#### Text excerpt

For the first ten years of the marriage, outwardly nothing much appeared to change. Mary was too busy with childbirth and children to have the time or the physical energy to attend to some of William’s other needs or interests. They married in 1802 and had five children in eight years, finishing with Willy in 1810, the year she was forty; then she lost two children in six months in 1812. For most of these ten years, when she wasn’t pregnant, she was ill and tired out, and the family letters are full of her ill health. Meanwhile, William was caught up in the excitement of his early published poems, with Dorothy beside him to take all his work down, or to go off on jaunts with him to Scotland or round the Lakes when he wanted a break, usually after the birth of another child.
By 1813, when Mary was beginning to recover from the emotional shock of the two deaths, and the other children were beginning to grow up reasonably healthy and safe, she had more time and energy to share William’s very active life.

########
#### Provided records

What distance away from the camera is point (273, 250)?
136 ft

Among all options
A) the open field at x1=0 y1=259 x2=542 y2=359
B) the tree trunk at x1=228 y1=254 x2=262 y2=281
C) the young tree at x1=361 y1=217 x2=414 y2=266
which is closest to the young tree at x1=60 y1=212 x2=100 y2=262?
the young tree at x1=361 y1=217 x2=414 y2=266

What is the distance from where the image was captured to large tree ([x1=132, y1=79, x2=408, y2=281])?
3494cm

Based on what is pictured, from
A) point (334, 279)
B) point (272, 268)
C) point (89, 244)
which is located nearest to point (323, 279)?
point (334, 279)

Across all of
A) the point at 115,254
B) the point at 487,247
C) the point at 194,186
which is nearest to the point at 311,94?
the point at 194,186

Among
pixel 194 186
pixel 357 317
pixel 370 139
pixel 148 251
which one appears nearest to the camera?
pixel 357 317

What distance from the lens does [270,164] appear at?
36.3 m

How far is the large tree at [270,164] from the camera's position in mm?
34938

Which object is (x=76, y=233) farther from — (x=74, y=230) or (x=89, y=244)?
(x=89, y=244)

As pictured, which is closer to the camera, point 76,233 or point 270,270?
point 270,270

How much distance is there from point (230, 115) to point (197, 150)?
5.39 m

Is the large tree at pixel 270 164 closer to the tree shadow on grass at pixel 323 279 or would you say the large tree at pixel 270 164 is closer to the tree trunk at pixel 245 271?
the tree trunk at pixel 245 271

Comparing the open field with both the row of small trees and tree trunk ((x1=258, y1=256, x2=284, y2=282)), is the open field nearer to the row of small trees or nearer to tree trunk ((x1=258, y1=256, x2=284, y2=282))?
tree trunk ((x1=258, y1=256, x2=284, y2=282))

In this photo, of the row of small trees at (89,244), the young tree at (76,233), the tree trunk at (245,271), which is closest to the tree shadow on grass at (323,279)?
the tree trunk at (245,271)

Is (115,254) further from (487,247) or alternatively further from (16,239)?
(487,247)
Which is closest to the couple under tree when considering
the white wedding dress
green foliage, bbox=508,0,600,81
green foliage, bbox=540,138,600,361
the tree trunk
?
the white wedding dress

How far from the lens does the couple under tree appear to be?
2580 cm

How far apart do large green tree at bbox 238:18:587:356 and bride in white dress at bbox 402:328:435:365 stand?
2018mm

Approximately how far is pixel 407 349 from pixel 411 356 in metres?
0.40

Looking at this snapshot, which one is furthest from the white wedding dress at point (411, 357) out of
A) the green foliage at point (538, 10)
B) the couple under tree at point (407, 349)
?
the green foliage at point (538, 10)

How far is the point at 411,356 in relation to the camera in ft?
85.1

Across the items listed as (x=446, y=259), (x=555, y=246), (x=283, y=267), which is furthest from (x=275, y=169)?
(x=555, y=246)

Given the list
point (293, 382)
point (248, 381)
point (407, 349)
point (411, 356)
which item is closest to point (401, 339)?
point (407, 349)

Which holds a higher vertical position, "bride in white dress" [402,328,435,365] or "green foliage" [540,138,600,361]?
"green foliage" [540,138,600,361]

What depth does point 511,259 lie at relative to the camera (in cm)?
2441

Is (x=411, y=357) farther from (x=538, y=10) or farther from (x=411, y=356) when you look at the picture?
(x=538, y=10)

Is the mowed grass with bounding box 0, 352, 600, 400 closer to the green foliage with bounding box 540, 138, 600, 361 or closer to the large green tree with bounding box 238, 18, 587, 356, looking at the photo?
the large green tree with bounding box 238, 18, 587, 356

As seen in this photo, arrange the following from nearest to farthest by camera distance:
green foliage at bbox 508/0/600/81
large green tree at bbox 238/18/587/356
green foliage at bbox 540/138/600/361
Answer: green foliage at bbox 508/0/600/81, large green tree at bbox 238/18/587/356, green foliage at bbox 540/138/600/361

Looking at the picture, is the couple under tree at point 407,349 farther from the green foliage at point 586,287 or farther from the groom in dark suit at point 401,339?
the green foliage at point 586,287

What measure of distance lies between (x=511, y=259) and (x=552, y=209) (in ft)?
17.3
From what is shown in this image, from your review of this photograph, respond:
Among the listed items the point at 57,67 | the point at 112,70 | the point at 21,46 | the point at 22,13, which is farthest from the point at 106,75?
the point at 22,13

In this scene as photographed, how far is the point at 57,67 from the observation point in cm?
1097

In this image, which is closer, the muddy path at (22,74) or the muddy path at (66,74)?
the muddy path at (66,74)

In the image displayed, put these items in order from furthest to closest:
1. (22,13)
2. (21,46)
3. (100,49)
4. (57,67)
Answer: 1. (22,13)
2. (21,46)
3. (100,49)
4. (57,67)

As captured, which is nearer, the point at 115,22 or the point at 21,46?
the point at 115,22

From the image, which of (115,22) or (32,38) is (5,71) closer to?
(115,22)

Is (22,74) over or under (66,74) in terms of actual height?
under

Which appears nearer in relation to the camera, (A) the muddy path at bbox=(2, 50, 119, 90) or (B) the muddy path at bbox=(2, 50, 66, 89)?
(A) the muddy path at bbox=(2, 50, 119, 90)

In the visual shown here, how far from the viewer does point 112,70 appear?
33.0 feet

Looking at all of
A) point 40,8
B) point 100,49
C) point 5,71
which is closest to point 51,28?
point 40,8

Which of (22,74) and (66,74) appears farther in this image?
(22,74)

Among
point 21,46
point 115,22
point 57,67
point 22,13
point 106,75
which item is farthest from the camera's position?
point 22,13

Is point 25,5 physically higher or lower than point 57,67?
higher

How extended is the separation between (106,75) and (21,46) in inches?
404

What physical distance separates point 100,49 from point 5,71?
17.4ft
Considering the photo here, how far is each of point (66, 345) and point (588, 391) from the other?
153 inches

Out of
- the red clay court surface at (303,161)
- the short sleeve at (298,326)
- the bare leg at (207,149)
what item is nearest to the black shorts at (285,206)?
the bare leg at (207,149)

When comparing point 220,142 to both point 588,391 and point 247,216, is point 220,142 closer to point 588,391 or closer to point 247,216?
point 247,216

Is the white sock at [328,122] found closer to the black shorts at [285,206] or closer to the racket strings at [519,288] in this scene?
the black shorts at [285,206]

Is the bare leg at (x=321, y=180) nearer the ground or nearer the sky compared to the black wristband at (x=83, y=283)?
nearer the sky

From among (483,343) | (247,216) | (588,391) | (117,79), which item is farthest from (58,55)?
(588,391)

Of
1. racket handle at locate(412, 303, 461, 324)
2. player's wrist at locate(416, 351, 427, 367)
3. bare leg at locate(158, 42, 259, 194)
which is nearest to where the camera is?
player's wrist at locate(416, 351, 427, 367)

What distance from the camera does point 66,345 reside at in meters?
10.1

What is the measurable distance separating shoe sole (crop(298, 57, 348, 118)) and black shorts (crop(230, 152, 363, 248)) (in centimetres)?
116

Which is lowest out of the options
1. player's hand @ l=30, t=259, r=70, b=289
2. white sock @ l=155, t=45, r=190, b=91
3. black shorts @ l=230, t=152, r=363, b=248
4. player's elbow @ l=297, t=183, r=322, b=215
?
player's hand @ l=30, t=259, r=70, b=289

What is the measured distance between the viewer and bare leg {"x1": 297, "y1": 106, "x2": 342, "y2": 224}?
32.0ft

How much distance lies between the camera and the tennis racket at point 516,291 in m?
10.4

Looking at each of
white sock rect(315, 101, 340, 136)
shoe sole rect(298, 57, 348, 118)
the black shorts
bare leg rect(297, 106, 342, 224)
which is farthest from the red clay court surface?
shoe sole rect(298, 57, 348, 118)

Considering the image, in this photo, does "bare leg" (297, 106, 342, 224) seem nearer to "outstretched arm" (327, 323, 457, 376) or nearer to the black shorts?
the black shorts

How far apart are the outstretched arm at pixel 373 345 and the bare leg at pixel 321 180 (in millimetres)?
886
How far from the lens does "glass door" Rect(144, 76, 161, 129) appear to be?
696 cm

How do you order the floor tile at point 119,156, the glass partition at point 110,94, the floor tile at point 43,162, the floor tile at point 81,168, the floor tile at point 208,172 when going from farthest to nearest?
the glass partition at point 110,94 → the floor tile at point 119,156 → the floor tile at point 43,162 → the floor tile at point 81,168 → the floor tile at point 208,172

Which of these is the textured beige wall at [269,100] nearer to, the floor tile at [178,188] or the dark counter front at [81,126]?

########

Parts of the exercise
1. Reproduce the rows verbatim, beginning at the line that contains "What is the measurable" and continuing through the last of the rows.
2. Resume the text on Mary and William's marriage, picking up after its final sentence.

Final answers
1.
What is the measurable distance separating shoe sole (crop(298, 57, 348, 118)) and black shorts (crop(230, 152, 363, 248)) (in centimetres)?
116

Which is lowest out of the options
1. player's hand @ l=30, t=259, r=70, b=289
2. white sock @ l=155, t=45, r=190, b=91
3. black shorts @ l=230, t=152, r=363, b=248
4. player's elbow @ l=297, t=183, r=322, b=215
?
player's hand @ l=30, t=259, r=70, b=289

What is the measured distance between the viewer and bare leg {"x1": 297, "y1": 106, "x2": 342, "y2": 224}?
32.0ft

How much distance lies between the camera and the tennis racket at point 516,291 in m?
10.4

Looking at each of
white sock rect(315, 101, 340, 136)
shoe sole rect(298, 57, 348, 118)
the black shorts
bare leg rect(297, 106, 342, 224)
which is farthest from the red clay court surface?
shoe sole rect(298, 57, 348, 118)

Considering the image, in this photo, does "bare leg" (297, 106, 342, 224) seem nearer to "outstretched arm" (327, 323, 457, 376) or nearer to the black shorts?
the black shorts

How far apart are the outstretched arm at pixel 373 345 and the bare leg at pixel 321 180 (in millimetres)?
886
How far from the lens does "glass door" Rect(144, 76, 161, 129) appear to be?
696 cm

How do you order the floor tile at point 119,156, the glass partition at point 110,94, the floor tile at point 43,162, the floor tile at point 81,168, the floor tile at point 208,172 when going from farthest to nearest?
the glass partition at point 110,94 → the floor tile at point 119,156 → the floor tile at point 43,162 → the floor tile at point 81,168 → the floor tile at point 208,172

Which of these is the textured beige wall at [269,100] nearer to, the floor tile at [178,188] or the dark counter front at [81,126]?

2.
It looks as if she might have had at least one miscarriage, possibly in 1813, when she was forty-three. Some members of the family had welcomed another birth, the idea being that a new baby might compensate for the loss; but in the end they were all glad when she was no longer pregnant. ‘Our domestic occupations are now comparatively few,’ wrote Dorothy in October 1813. ‘Willy goes to school—and there is no likelihood of more children to nurse; and though, if we could nurse them with the same cheerful confidence as before I should be glad that Mary were likely to have another child, I do not now wish it … there is no prospect of it.’
She doesn’t say how they knew Mary would have no more children. Forty-three is late, but not necessarily too late, unless she’d been told by the doctor or attended to by him. William was greatly upset by the depression which Mary had gone into after the deaths of the two younger children, and did everything he could to help. In July 1814, he took Mary and Sarah to Scotland for six weeks, hoping it would improve Mary’s health, leaving Dorothy at home with the children. It would appear, from the family letters, to be the first time he’d gone on such a holiday without Dorothy for almost fifteen years.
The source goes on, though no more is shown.